[BRIEF] Every line from the one with "From the scene displayed, how" through the final line must be written out exactly, and no other line; omit the pictures.

---- PROVIDED RECORDS

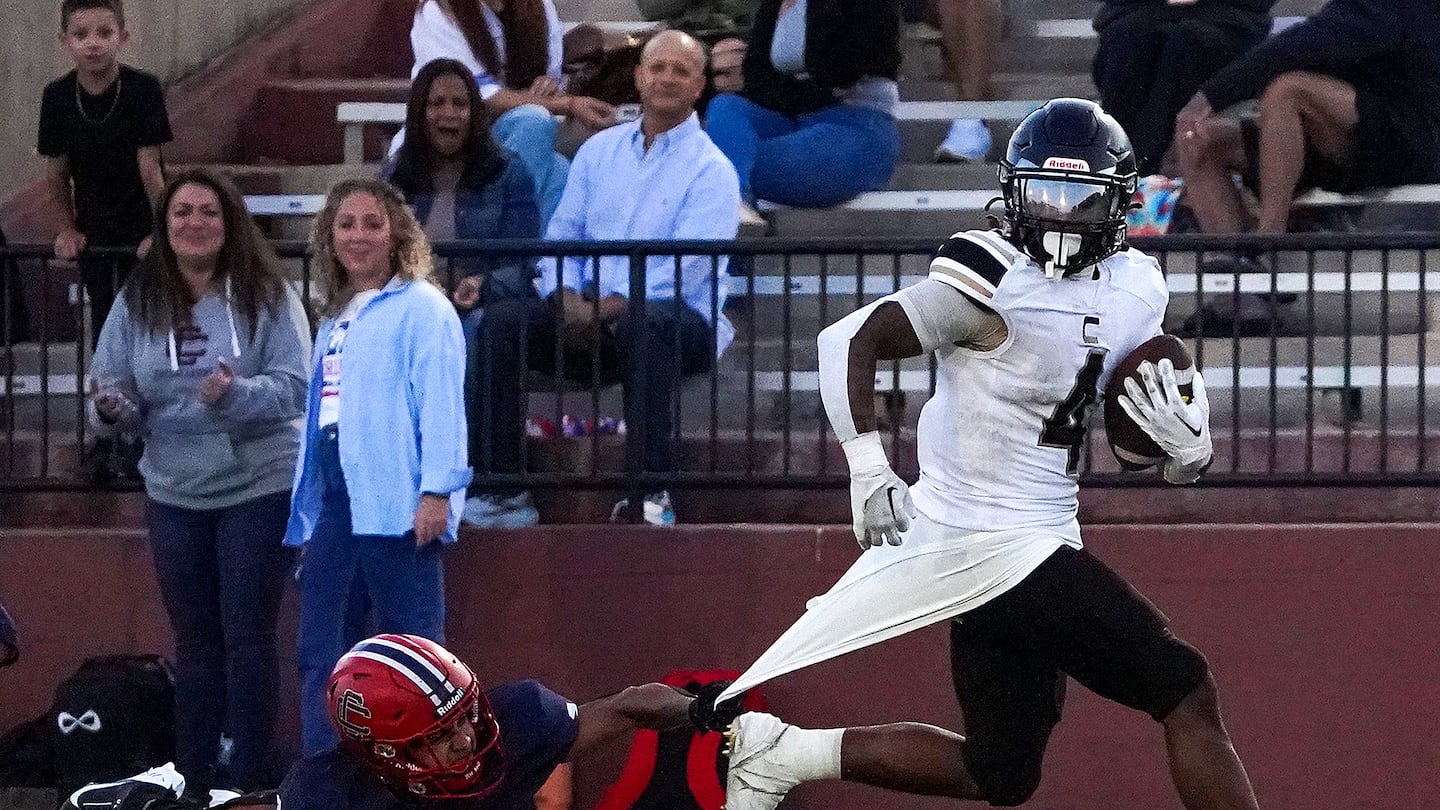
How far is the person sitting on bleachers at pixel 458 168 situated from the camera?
27.3 feet

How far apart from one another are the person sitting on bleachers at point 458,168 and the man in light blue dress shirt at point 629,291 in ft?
0.68

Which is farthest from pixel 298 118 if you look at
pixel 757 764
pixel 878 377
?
pixel 757 764

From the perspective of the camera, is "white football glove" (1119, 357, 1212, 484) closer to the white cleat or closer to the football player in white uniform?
the football player in white uniform

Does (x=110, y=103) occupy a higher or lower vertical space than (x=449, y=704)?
higher

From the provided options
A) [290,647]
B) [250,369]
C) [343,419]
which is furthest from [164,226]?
[290,647]

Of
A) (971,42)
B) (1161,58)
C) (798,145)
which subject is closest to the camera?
(798,145)

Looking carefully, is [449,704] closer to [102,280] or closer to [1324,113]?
[102,280]

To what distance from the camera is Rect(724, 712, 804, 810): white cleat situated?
5949 millimetres

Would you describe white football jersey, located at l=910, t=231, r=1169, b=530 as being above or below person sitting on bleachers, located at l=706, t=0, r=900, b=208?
below

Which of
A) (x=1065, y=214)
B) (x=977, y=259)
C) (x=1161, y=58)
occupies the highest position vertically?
(x=1161, y=58)

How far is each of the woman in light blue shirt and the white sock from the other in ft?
5.51

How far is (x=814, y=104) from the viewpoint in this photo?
8.94m

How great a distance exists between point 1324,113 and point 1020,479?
11.9 ft

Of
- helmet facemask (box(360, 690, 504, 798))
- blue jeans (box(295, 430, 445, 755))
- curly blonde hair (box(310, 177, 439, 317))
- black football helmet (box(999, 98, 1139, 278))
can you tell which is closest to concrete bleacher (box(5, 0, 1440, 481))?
curly blonde hair (box(310, 177, 439, 317))
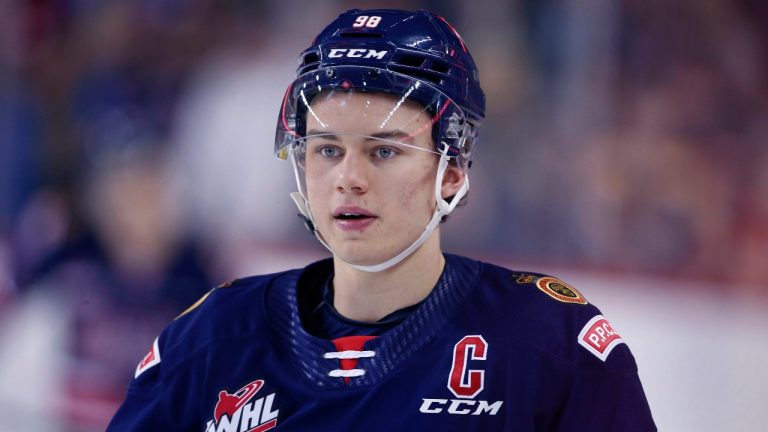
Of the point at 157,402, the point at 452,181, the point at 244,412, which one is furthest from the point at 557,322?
the point at 157,402

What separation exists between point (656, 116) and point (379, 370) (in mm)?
1482

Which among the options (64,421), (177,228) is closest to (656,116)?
(177,228)

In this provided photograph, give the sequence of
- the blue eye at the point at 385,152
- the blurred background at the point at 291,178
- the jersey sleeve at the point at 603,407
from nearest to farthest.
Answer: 1. the jersey sleeve at the point at 603,407
2. the blue eye at the point at 385,152
3. the blurred background at the point at 291,178

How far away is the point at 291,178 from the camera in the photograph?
3303 millimetres

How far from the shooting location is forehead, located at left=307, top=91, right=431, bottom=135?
155 centimetres

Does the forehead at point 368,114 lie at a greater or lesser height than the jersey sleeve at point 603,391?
greater

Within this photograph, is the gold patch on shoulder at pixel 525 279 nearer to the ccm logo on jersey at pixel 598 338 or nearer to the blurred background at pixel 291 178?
the ccm logo on jersey at pixel 598 338

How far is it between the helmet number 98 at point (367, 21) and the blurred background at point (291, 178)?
4.17 ft

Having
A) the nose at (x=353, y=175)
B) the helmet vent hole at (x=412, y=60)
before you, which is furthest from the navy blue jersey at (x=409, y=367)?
the helmet vent hole at (x=412, y=60)

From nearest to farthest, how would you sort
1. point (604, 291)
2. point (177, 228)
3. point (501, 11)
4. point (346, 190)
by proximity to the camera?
point (346, 190), point (604, 291), point (501, 11), point (177, 228)

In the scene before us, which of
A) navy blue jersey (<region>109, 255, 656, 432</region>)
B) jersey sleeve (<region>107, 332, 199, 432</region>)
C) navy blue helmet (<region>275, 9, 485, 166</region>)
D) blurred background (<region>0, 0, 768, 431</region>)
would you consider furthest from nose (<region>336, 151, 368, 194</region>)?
blurred background (<region>0, 0, 768, 431</region>)

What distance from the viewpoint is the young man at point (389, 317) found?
1.49 meters

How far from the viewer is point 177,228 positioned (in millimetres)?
3643

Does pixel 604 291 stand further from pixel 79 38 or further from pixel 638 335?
pixel 79 38
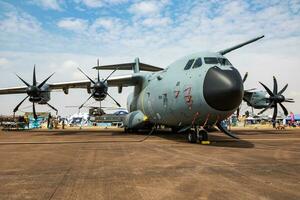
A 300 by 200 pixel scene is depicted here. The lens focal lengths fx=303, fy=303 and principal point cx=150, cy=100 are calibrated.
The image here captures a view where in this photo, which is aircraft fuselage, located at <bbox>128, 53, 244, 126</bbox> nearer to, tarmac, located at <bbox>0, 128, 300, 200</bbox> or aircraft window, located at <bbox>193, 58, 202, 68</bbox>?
aircraft window, located at <bbox>193, 58, 202, 68</bbox>

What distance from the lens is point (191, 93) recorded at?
13.4 m

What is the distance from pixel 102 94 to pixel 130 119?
2.88m

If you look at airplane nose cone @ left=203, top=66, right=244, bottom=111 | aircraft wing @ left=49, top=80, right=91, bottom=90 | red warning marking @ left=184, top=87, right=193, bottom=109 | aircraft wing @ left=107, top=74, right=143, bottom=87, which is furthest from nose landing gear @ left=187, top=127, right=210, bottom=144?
aircraft wing @ left=49, top=80, right=91, bottom=90

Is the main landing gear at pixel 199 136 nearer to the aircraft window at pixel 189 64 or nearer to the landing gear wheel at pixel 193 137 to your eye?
the landing gear wheel at pixel 193 137

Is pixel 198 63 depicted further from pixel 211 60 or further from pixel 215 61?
pixel 215 61

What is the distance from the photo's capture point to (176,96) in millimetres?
15008

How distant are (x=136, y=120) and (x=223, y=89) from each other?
37.9 ft

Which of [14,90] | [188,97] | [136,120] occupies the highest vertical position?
[14,90]

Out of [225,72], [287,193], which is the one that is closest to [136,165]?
[287,193]

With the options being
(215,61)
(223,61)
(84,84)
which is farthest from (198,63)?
(84,84)

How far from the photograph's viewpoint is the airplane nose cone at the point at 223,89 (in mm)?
11827

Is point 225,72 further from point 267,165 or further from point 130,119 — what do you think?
point 130,119

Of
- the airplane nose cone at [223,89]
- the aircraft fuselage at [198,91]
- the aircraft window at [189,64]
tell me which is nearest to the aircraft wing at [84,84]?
the aircraft fuselage at [198,91]

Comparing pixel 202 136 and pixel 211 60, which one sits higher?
pixel 211 60
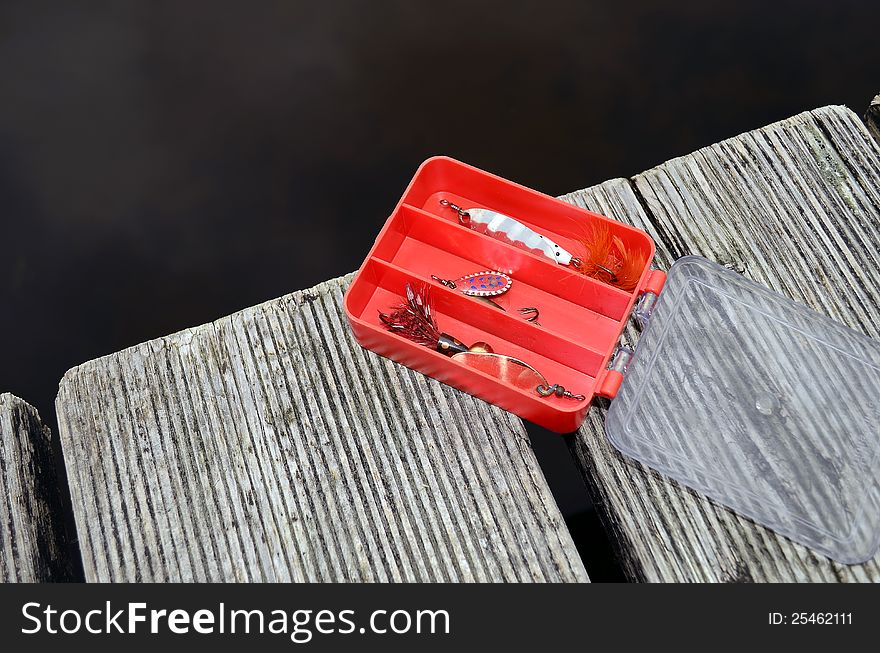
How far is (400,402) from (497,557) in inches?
14.2

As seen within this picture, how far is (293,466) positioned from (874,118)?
5.23ft

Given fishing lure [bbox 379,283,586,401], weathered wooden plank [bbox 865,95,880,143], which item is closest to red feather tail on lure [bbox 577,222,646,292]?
fishing lure [bbox 379,283,586,401]

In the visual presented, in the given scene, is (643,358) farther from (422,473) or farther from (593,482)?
(422,473)

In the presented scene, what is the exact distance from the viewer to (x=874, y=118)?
1972 millimetres

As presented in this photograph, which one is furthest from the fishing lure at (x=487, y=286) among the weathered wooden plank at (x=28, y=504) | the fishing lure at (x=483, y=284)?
the weathered wooden plank at (x=28, y=504)

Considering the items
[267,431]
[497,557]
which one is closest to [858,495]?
[497,557]

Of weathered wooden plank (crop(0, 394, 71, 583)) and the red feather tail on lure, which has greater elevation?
the red feather tail on lure

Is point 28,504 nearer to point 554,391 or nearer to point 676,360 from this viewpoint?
point 554,391

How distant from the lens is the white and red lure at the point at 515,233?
1.72 metres

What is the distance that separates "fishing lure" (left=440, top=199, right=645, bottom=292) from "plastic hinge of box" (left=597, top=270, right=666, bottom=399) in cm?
3

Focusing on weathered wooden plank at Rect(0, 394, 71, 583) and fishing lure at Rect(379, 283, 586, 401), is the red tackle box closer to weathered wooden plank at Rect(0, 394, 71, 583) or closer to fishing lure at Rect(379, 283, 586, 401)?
fishing lure at Rect(379, 283, 586, 401)

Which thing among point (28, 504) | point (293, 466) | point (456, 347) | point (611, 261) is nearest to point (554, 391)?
point (456, 347)

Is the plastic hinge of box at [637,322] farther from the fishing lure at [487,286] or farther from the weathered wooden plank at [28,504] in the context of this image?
the weathered wooden plank at [28,504]

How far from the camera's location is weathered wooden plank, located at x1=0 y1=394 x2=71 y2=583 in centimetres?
156
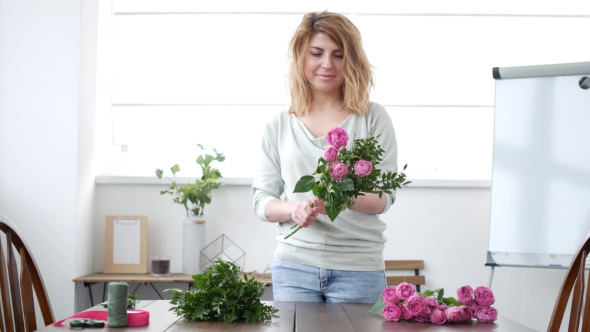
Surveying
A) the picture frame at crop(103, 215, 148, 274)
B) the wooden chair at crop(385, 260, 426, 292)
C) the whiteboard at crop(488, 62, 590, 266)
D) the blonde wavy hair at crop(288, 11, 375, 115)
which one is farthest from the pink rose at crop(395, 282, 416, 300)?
the picture frame at crop(103, 215, 148, 274)

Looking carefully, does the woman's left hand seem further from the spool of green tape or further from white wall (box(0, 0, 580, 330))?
white wall (box(0, 0, 580, 330))

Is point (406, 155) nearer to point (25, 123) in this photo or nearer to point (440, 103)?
point (440, 103)

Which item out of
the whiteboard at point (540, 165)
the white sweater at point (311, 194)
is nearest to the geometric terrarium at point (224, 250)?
the whiteboard at point (540, 165)

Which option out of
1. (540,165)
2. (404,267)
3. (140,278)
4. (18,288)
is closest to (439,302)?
(18,288)

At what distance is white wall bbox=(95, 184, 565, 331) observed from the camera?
3684 mm

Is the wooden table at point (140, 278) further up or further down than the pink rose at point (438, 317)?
further down

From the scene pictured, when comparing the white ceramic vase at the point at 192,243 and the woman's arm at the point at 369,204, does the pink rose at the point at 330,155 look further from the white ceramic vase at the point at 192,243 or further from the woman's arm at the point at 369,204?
the white ceramic vase at the point at 192,243

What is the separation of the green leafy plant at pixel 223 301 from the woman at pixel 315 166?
315mm

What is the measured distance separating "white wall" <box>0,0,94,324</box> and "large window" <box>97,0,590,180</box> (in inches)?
17.3

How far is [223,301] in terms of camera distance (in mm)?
1620

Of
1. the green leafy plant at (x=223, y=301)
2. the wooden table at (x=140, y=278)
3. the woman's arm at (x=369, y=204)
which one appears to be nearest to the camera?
the green leafy plant at (x=223, y=301)

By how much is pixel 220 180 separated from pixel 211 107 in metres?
0.52

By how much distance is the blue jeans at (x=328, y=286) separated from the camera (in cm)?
200

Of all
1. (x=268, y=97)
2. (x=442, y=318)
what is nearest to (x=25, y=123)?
(x=268, y=97)
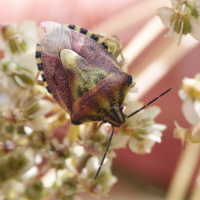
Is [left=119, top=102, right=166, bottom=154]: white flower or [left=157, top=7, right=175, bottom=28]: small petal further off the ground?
[left=157, top=7, right=175, bottom=28]: small petal

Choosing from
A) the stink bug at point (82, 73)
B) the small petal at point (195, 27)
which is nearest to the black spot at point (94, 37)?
the stink bug at point (82, 73)

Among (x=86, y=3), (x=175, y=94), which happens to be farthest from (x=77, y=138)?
(x=86, y=3)

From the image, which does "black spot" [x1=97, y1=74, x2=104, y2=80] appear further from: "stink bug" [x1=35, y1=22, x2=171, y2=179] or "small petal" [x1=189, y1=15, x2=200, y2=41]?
"small petal" [x1=189, y1=15, x2=200, y2=41]

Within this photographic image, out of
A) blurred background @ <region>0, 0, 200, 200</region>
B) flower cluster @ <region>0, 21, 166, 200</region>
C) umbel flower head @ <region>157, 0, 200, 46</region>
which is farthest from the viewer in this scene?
blurred background @ <region>0, 0, 200, 200</region>

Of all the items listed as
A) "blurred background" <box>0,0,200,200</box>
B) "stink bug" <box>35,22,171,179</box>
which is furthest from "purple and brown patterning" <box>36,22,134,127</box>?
"blurred background" <box>0,0,200,200</box>

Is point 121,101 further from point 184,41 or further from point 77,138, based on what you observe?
point 184,41

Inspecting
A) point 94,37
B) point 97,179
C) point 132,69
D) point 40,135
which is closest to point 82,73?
point 94,37
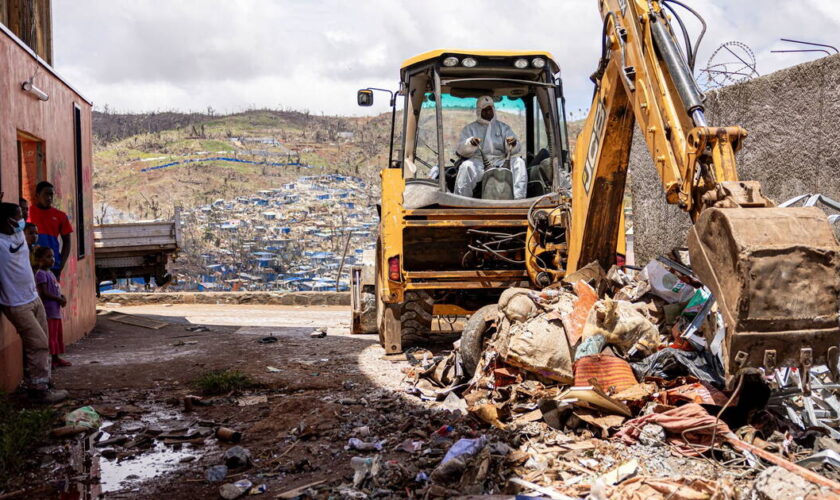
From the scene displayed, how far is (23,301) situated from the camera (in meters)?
5.99

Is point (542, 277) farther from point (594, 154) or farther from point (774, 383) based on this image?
point (774, 383)

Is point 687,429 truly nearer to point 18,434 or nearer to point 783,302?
point 783,302

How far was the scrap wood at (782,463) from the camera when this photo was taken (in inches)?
126

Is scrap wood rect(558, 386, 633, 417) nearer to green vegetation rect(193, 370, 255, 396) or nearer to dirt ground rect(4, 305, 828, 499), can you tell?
dirt ground rect(4, 305, 828, 499)

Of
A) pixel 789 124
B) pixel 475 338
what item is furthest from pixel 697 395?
pixel 789 124

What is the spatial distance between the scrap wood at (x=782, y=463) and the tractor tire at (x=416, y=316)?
4.12m

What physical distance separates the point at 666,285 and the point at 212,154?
33.8m

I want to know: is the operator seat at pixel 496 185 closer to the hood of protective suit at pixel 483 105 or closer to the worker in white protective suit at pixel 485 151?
the worker in white protective suit at pixel 485 151

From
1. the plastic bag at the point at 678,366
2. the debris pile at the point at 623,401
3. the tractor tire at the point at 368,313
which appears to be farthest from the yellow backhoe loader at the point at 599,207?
the tractor tire at the point at 368,313

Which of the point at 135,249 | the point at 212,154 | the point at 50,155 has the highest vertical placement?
the point at 212,154

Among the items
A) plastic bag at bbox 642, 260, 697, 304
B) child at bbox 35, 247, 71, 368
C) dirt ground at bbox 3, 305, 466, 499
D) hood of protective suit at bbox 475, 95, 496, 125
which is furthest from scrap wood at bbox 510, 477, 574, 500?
child at bbox 35, 247, 71, 368

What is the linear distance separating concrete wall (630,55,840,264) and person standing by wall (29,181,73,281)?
21.9 feet

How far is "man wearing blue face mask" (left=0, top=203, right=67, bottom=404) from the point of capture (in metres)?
5.83

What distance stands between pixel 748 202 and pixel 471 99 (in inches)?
187
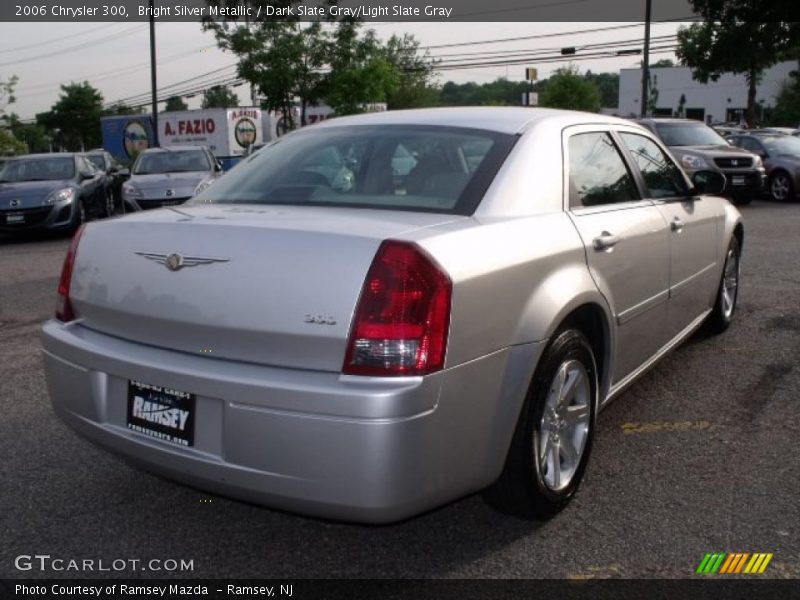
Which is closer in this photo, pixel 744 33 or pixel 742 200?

--------

[TASK RESPONSE]
From the scene displayed, how far is (23,301) situated from the camera (in meters)?
5.99

Is point (542, 277) farther from point (594, 154) or farther from point (774, 383) based on this image?
point (774, 383)

Is point 687,429 truly nearer to point 18,434 or nearer to point 783,302?
point 783,302

How far was the scrap wood at (782,463) from the camera when this photo was taken (in inches)?
126

Is scrap wood rect(558, 386, 633, 417) nearer to green vegetation rect(193, 370, 255, 396) or nearer to dirt ground rect(4, 305, 828, 499), can you tell?
dirt ground rect(4, 305, 828, 499)

Of
A) pixel 789 124
B) pixel 475 338
what item is furthest from pixel 697 395?
pixel 789 124

What is the spatial distance between the scrap wood at (x=782, y=463) and the tractor tire at (x=416, y=316)?
4.12m

What physical distance separates the point at 666,285 and the point at 212,154?
33.8m

I want to know: is the operator seat at pixel 496 185 closer to the hood of protective suit at pixel 483 105 or closer to the worker in white protective suit at pixel 485 151?
the worker in white protective suit at pixel 485 151

From
1. the plastic bag at the point at 678,366
2. the debris pile at the point at 623,401
3. the tractor tire at the point at 368,313
which appears to be farthest from the yellow backhoe loader at the point at 599,207?
the tractor tire at the point at 368,313

Which of the point at 135,249 | the point at 212,154 | the point at 50,155 has the highest vertical placement?
the point at 212,154

Among the items
A) plastic bag at bbox 642, 260, 697, 304
B) child at bbox 35, 247, 71, 368
C) dirt ground at bbox 3, 305, 466, 499
D) hood of protective suit at bbox 475, 95, 496, 125
which is furthest from scrap wood at bbox 510, 477, 574, 500?
child at bbox 35, 247, 71, 368

What is the linear distance separating concrete wall (630,55,840,264) and person standing by wall (29,181,73,281)?
21.9 feet

How far is "man wearing blue face mask" (left=0, top=203, right=67, bottom=404) from the point of capture (in metres)?
5.83

What distance stands between pixel 748 202 and pixel 471 99 (in inches)?
187
Which is closer in this photo, pixel 744 33 or pixel 742 200?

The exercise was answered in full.